---- Text passage

Friday sets it off with BBU, which can at last get past its name, Bin Laden Blowin’ Up, and not just because the terrorist is dead. The Chicago foursome’s latest, the free album bell hooks, is so proper (in the MC Hammer sense) it makes that look-at-me moniker moot. With references to Smashing Pumpkins, Rage Against the Machine, Crucial Conflict, Twista and There’s Something About Mary, the group is clearly deep into the ’90s. BBU zips through hip-hop’s Cross Colours–clad glory era, bringing to mind Black Sheep and the Pharcyde. Epic, Illekt, Jasson Perez and DJ Esquire are party-minded political rappers, taking shots at Wicker Park hipsters and the po-po over cinema strings and blacktop boom-bap. The group has chemistry. Even the skits are golden.

--------

[The exercise]: Could you extend this review of the Chicago rap group BBU by writing the next part, picking up after its final sentence?

---- Information provided

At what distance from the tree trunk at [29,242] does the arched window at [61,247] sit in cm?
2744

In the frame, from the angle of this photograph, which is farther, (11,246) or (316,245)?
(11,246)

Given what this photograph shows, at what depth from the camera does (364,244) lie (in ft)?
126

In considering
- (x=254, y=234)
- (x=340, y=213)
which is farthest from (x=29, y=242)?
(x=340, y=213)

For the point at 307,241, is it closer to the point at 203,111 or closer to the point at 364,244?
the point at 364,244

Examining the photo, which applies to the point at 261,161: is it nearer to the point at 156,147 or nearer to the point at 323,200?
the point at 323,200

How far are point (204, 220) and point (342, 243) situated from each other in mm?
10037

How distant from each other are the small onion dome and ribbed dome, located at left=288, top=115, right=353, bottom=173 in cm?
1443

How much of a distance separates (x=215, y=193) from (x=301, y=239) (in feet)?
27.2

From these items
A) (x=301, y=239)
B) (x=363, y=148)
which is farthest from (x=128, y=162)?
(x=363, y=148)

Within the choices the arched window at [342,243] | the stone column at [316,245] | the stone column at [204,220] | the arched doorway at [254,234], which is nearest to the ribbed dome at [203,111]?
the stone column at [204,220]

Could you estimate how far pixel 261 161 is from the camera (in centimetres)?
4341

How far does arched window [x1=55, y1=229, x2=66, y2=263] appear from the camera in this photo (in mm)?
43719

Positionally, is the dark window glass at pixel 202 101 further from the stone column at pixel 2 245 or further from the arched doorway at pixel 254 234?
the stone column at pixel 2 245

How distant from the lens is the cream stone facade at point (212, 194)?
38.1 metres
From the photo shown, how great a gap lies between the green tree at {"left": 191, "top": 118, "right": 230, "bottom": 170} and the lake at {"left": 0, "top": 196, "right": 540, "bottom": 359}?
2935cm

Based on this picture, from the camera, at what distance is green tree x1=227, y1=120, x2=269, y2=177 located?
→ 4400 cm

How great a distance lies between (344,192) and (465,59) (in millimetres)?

--------

[Answer to the task]:
Headlining that evening are the Black Belles, a bunch of women produced and designed by Jack White to look and sound like witches throwing a beach party. Ubiquitous local soul hustler JC Brooks & The Uptown Sound works the crowd from the other stage.

After smoking the big boys last year at Lollapalooza, underdogs Le Butcherettes get their chance to sit atop a bill on Saturday. The Mexican act is essentially a vehicle for reckless banshee Teri Gender Bender. The 22-year-old holds you in her gaze before destroying you with her howl and guitar. Omar Rodriguez-Lopez of At the Drive-In and the Mars Volta, who produced the band’s sophomore album, Sin Sin Sin, has since joined as the bassist. He’s known for his energy, but all eyes will stay on Gender Bender, who thrashes about in a whirlwind of feminism and sex appeal.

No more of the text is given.